By Spy Uganda
18 million doses of first-ever malaria vaccine allocated to 12 African countries for 2023–2025: Gavi, World Health Organization (WHO) and United Nations Children’s Fund (UNICEF)
Twelve countries across different regions in Africa are set to receive 18 million doses of the first-ever malaria vaccine over the next two years. The roll out is a critical step forward in the fight against one of the leading causes of death on the continent.
The allocations have been determined through the application of the principles outlined in the Framework for allocation of limited malaria vaccine supply that prioritizes those doses to areas of highest need, where the risk of malaria illness and death among children are highest.
Since 2019, Ghana, Kenya and Malawi have been delivering the malaria vaccine through the Malaria Vaccine Implementation Programme (MVIP), coordinated by WHO and funded by Gavi, the Vaccine Alliance, the Global Fund to Fight AIDS, Tuberculosis and Malaria, and Unitaid.
The RTS,S/AS01 vaccine has been administered to more than 1.7 million children in Ghana, Kenya and Malawi since 2019 and has been shown to be safe and effective, resulting in both a substantial reduction in severe malaria and a fall in child deaths. At least 28 African countries have expressed interest in receiving the malaria vaccine.
In addition to Ghana, Kenya and Malawi, the initial 18 million dose allocation will enable nine more countries, including Benin, Burkina Faso, Burundi, Cameroon, the Democratic Republic of the Congo, Liberia, Niger, Sierra Leone and Uganda, to introduce the vaccine into their routine immunization programmes for the first time.
This allocation round makes use of the supply of vaccine doses available to Gavi, Vaccine Alliance via UNICEF. The first doses of the vaccine are expected to arrive in countries during the last quarter of 2023, with countries starting to roll them out by early 2024.
The malaria vaccine is a breakthrough to improve child health and child survival; and families and communities, rightly, want this vaccine for their children.
“This vaccine has the potential to be very impactful in the fight against malaria, and when broadly deployed alongside other interventions, it can prevent tens of thousands of future deaths every year,” said Thabani Maphosa, Managing Director of Country Programmes Delivery at Gavi, the Vaccine Alliance.
“While we work with manufacturers to help ramp up supply, we need to make sure the doses that we do have are used as effectively as possible, which means applying all the learnings from our pilot programmes as we broaden out to a new total of 12 countries.”

**Actions to take**
A. Answer each question from the malaria vaccine article:
(i) How many children in Ghana, Kenya and Malawi have received the RTS,S/AS01 vaccine since 2019?
(ii) When are the first doses expected to arrive in countries?
(iii) What position does Thabani Maphosa hold?
B. Decide whether each statement agrees with the malaria vaccine article. Answer yes or no, and quote the words from the article that settle it.
(i) The Malaria Vaccine Implementation Programme is coordinated by UNICEF.
(ii) At least 28 African countries have shown interest in receiving the malaria vaccine.
(iii) Countries are expected to begin rolling out the vaccine by early 2024.
C. Write the next part of the malaria vaccine article, picking up after its final sentence.

**Material supplied**
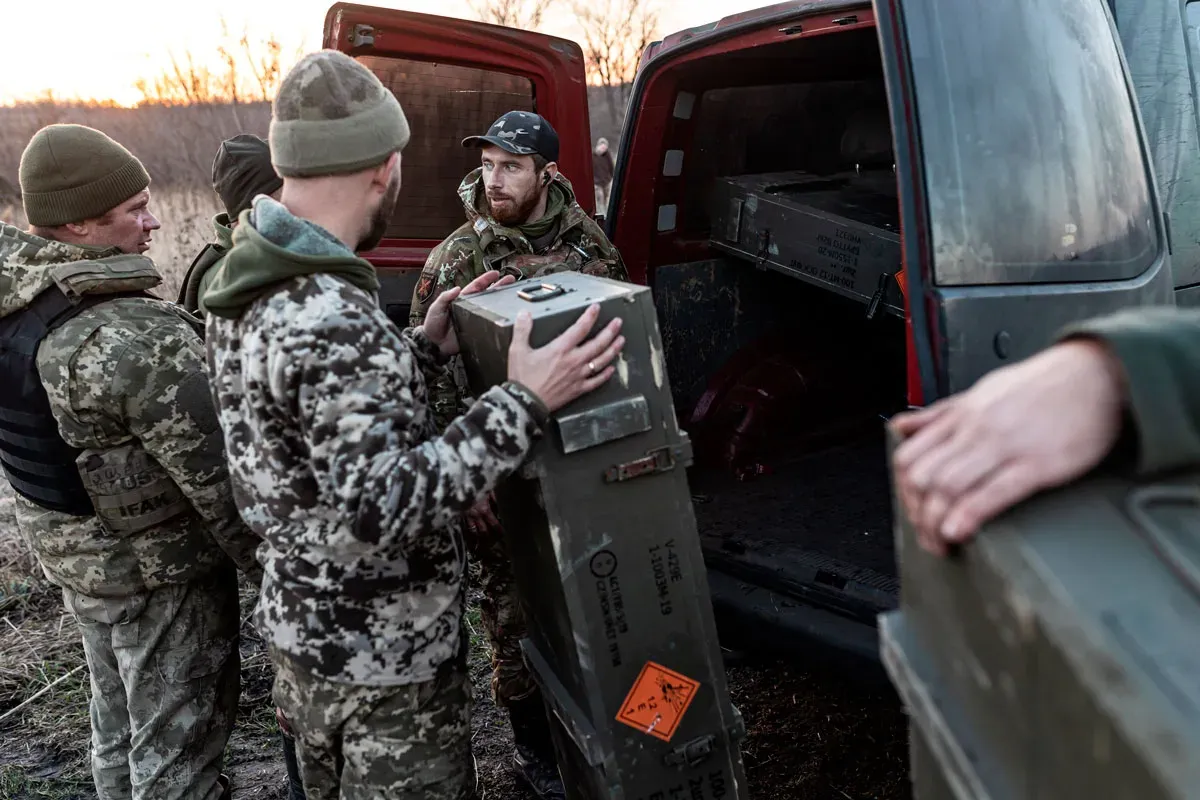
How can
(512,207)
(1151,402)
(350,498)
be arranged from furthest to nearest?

==

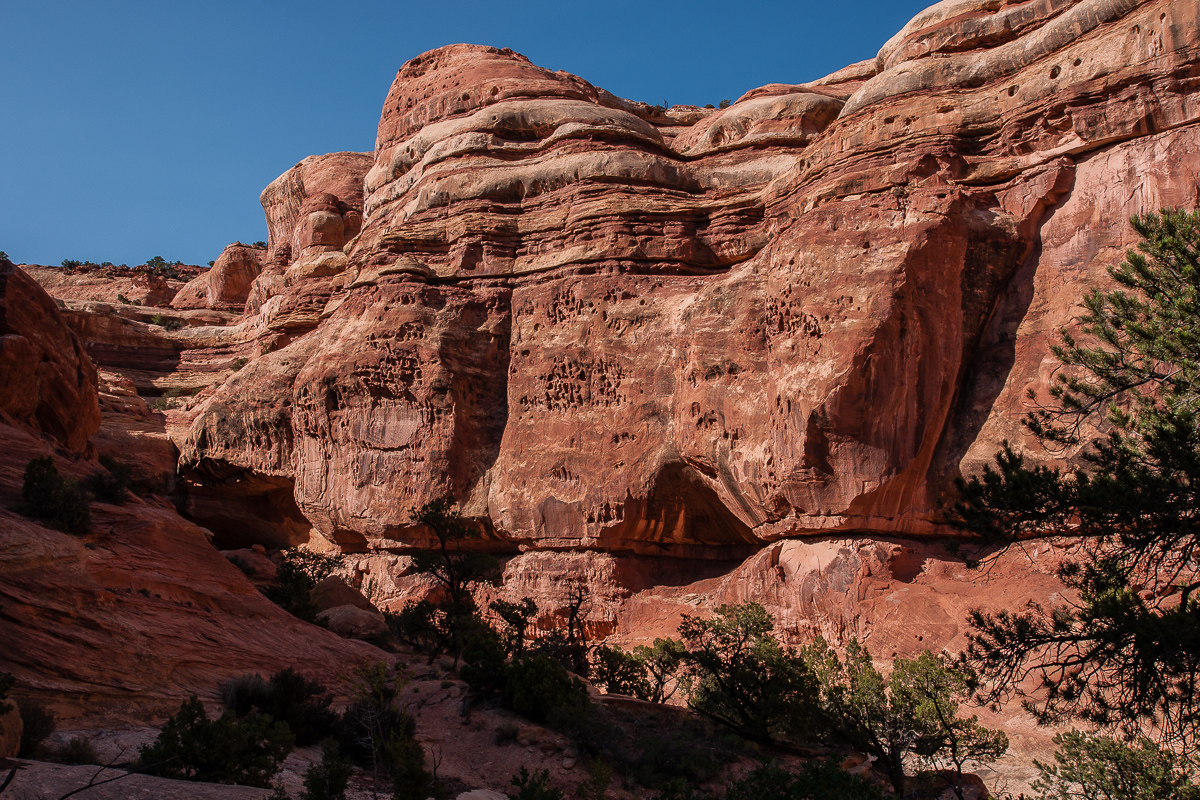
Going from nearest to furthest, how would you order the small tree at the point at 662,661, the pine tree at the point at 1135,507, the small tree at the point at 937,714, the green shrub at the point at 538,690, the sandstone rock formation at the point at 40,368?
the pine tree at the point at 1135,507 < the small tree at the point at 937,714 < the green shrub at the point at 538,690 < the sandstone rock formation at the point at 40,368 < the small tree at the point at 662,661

**Answers for the exercise**
A.
(i) More than 1.7 million children.
(ii) During the last quarter of 2023.
(iii) Managing Director of Country Programmes Delivery at Gavi, the Vaccine Alliance.

B.
(i) No: "coordinated by WHO"
(ii) Yes: "At least 28 African countries have expressed interest in receiving the malaria vaccine."
(iii) Yes: "with countries starting to roll them out by early 2024"

C.
Malaria remains one of Africa’s deadliest diseases, killing nearly half a million children under the age of 5, and accounting for approximately 95% of global malaria cases and 96% of deaths in 2021.
“Nearly every minute, a child under 5 years old dies of malaria,” said UNICEF Associate Director of Immunization Ephrem T Lemango.
“For a long time, these deaths have been preventable and treatable; but the roll-out of this vaccine will give children, especially in Africa, an even better chance at surviving. As supply increases, we hope even more children can benefit from this life-saving advancement.”
“The malaria vaccine is a breakthrough to improve child health and child survival; and families and communities, rightly, want this vaccine for their children. This first allocation of malaria vaccine doses is prioritised for children at highest risk of dying of malaria,” said Dr Kate O’Brien, WHO Director of Immunization, Vaccines and Biologicals.
“The high demand for the vaccine and the strong reach of childhood immunisation will increase equity in access to malaria prevention and save many young lives. We will work tirelessly to increase supply until all children at risk have access.”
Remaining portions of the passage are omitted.